Foi o que aconteceu com o centroavante Vanderlei, do Caxias, no dia 24 de março, na partida contra o Novo Hamburgo, válida pela quarta rodada da Taça Piratini, segundo turno do Campeonato Gaúcho.
O camisa 9 foi o personagem principal da partida. Mas não por sua atuação. O artilheiro do clube da Serra no Gauchão foi vítima de racismo, segundo o árbitro do jogo, Jean Pierre de Lima. De acordo com o juiz em relato na súmula da partida, o jogador foi chamado de "macaco", "ostensiva e ininterruptamente" pelos torcedores do Novo Hamburgo. Como se não bastasse, ele ainda foi mordido por um cachorro da Brigada Militar (BM) durante uma confusão com a polícia no gramado.
Bastante chateado, Vanderlei conversou por telefone com o Globo Esporte nesta sexta-feira. O atacante, natural de Valença, no Rio de Janeiro, lamentou o episódio e preferiu colocar panos quentes sobre a polêmica.
Ah, cara. O que eu posso dizer? É lamentável uma torcida ter essa postura dentro de um estádio. Fiquei muito chateado quando percebi que os gritos eram para mim. A gente sabe que, às vezes, as pessoas misturam as coisas. Mas isso não pode acontecer. Racismo é crime - afirmou o jogador, com a voz fraca e tímida.

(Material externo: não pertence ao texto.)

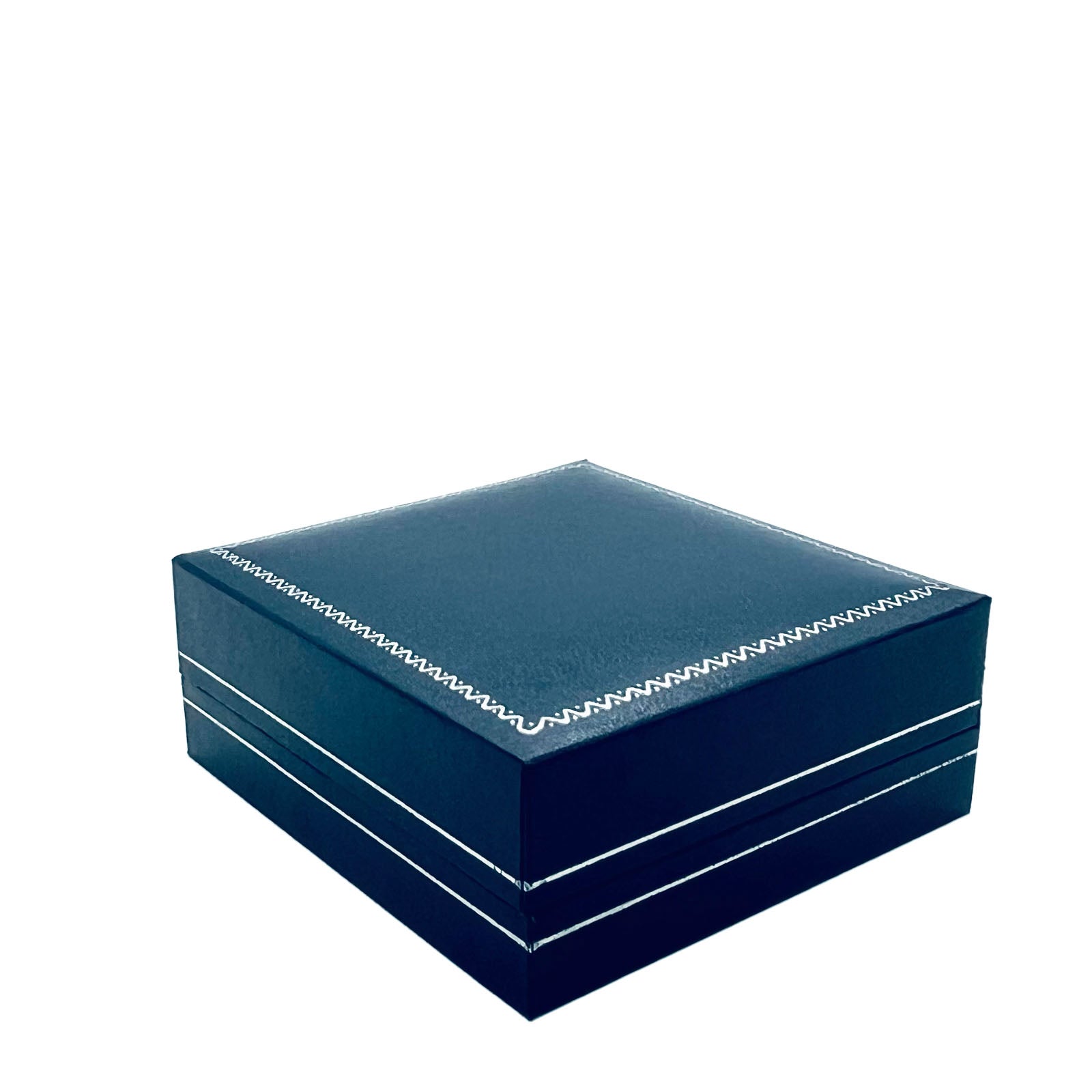 Münzetui aus Kunststoff mit Blauer Einlage, zum Eindrücken der Münzen bis 80 mm, in blau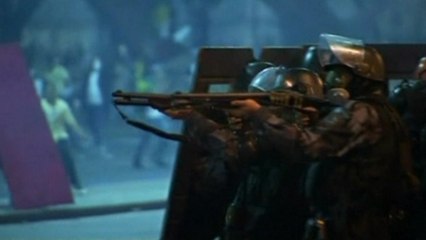 Brazilian demos heat up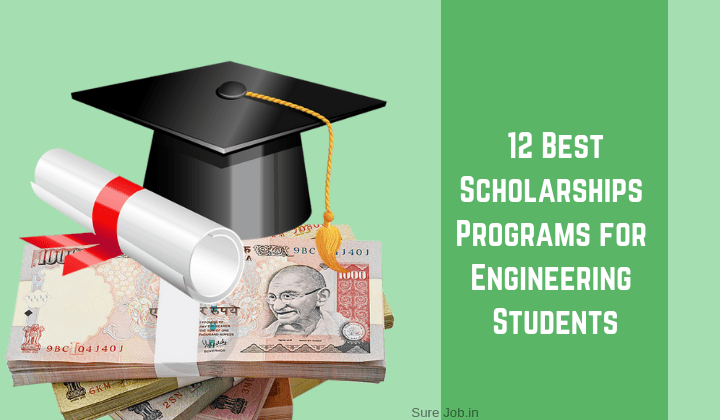 Scholarships for engineering students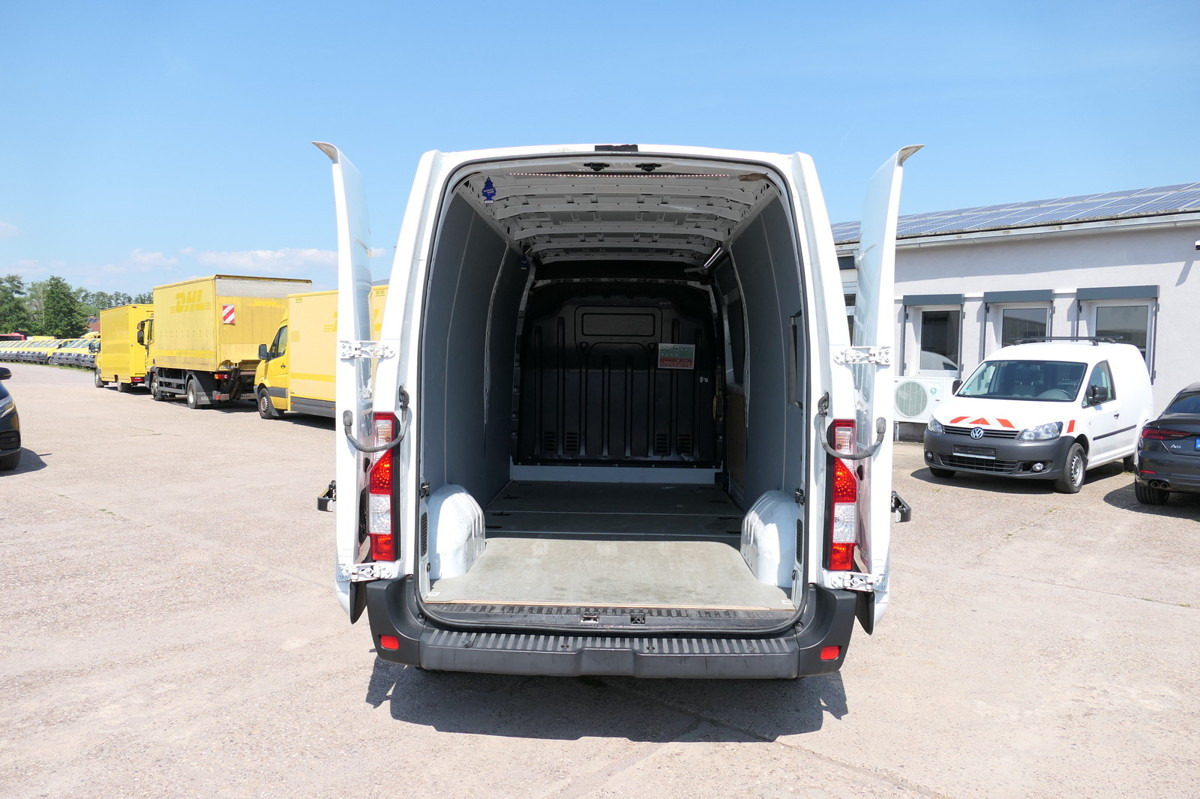 RENAULT Master 130 dCi L3H2 Euro6 KLIMA COC - Furgon: slika 5 RENAULT Master 130 dCi L3H2 Euro6 KLIMA COC - Furgon: slika 5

Questionado se irá tomar alguma providência sobre o caso, Vanderlei foi enfático.
Por mais que a gente nunca possa deixar um assunto desses passar em branco, eu não quero confusão com ninguém. Por enquanto, prefiro ficar na minha, tranquilo. Quero fazer o que eu sei de melhor, que é jogar futebol e fazer gols. Só espero que isso não se repita - explicou o atacante, dono de cinco gols no Gauchão.

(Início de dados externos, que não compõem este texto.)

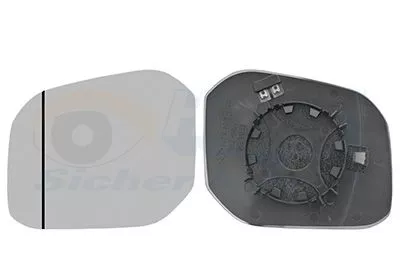 Mirror Glass, exterior mirror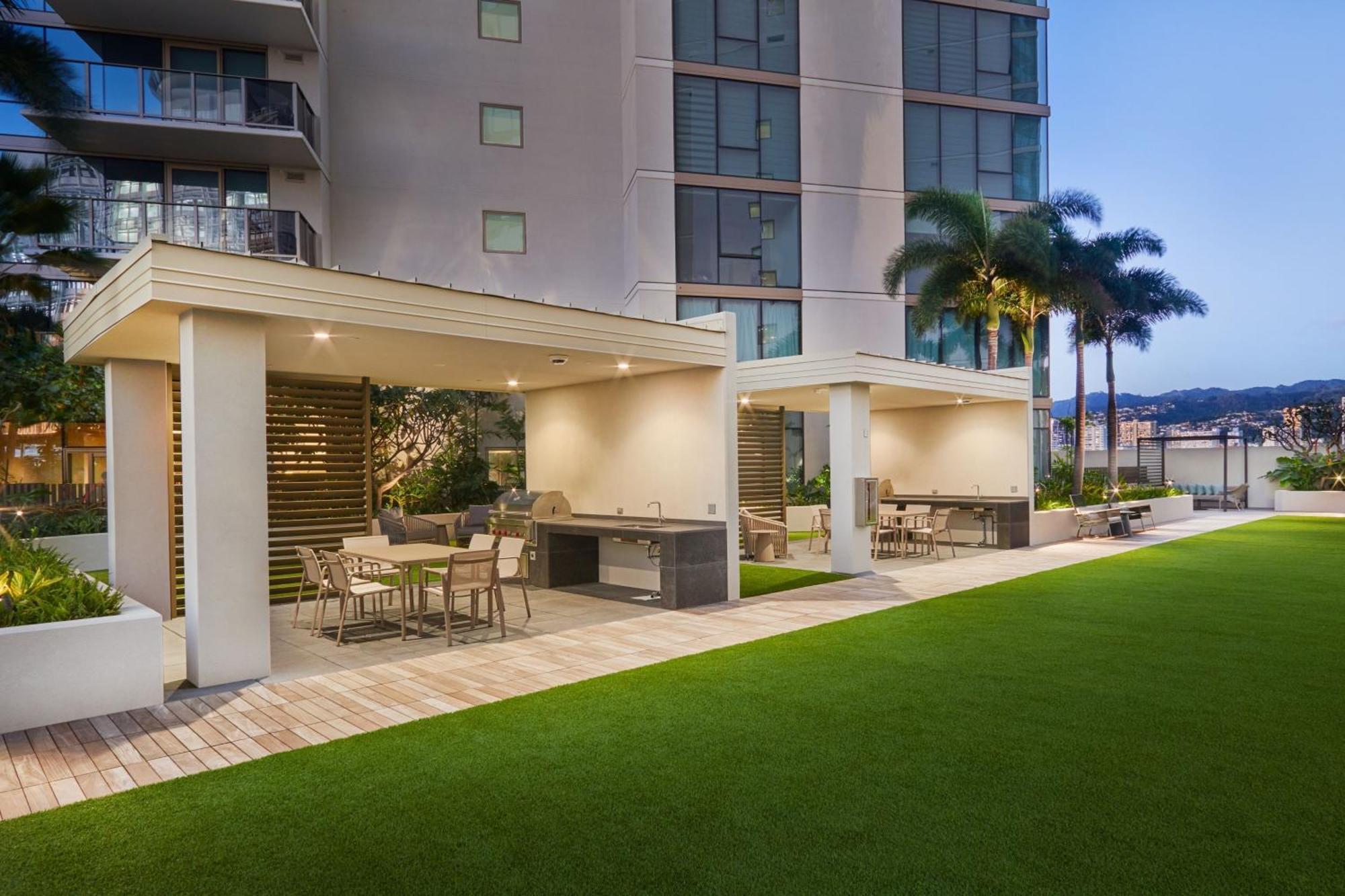 Renaissance Residences Oahu Honolulu Ngoại thất bức ảnh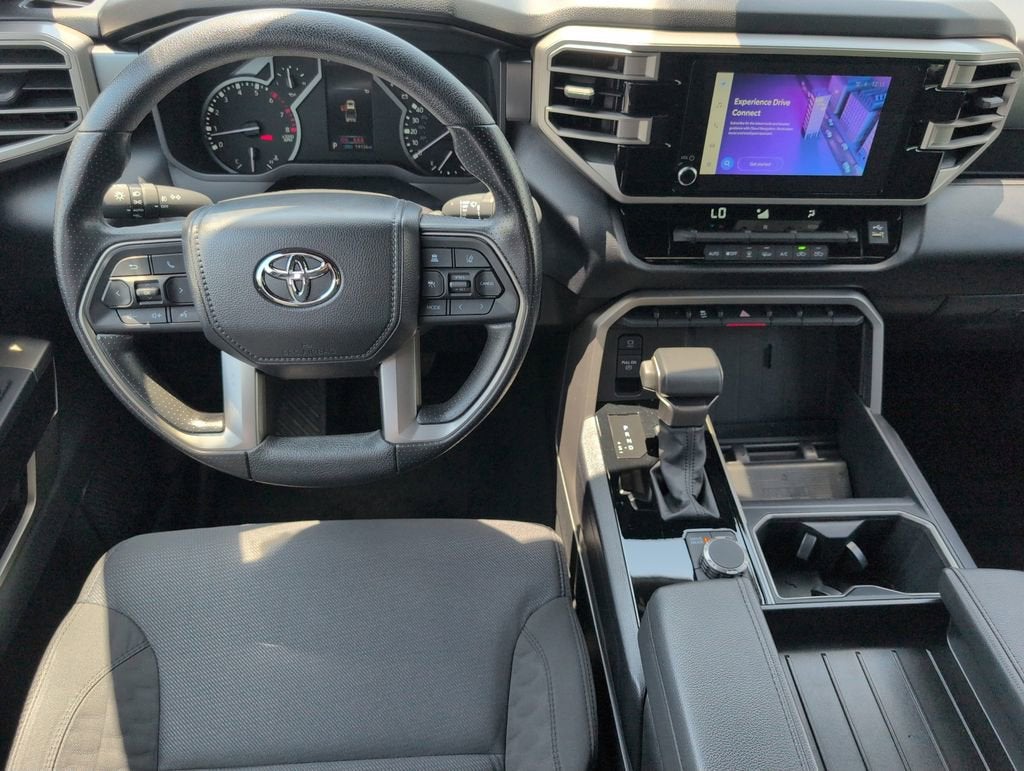 2025 Toyota Tundra 2WD SR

Apesar da política de boa vizinhança estabelecida por Vanderlei, ele não deixou de comentar a mordida que levou do cachorro, na coxa esquerda. Após o gol do Novo Hamburgo, que havia sido anulado pela arbitragem e foi validado instantes depois, os jogadores do Caxias se envolveram em uma confusão, o que levou a Brigada Militar a entrar no gramado.

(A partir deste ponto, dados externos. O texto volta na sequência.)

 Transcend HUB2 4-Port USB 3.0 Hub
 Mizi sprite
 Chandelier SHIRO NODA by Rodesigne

Algumas pessoas disseram que eu menti, que o cachorro não me mordeu. Mas eu trabalho sempre com a verdade e as imagens não mentem. Ainda dói um pouco. Na última partida eu joguei com uma proteção no local que ele me mordeu. Isso me prejudica um pouco ainda, mas vai passar - relatou.
Vanderlei atuava no Paulista, de Jundiaí-SP. Sem receber salários no interior de São Paulo e com saudade da família, o centroavante cogitou abandonar o futebol. Hoje, apesar dos pesares, é destaque da equipe do Caxias, foi campeão da Taça Piratini, e espera mais. Sempre mais.
Queremos a classificação, chegar nas finais e, quem sabe, ser campeão da Taça Farroupilha para não precisar de um outro confronto.
O diretor executivo do Novo Hamburgo, Maurício Andrade, classificou a atidude do árbitro Jean Pierre, que relatou o acontecido em súmula, como "uma grande inverdade".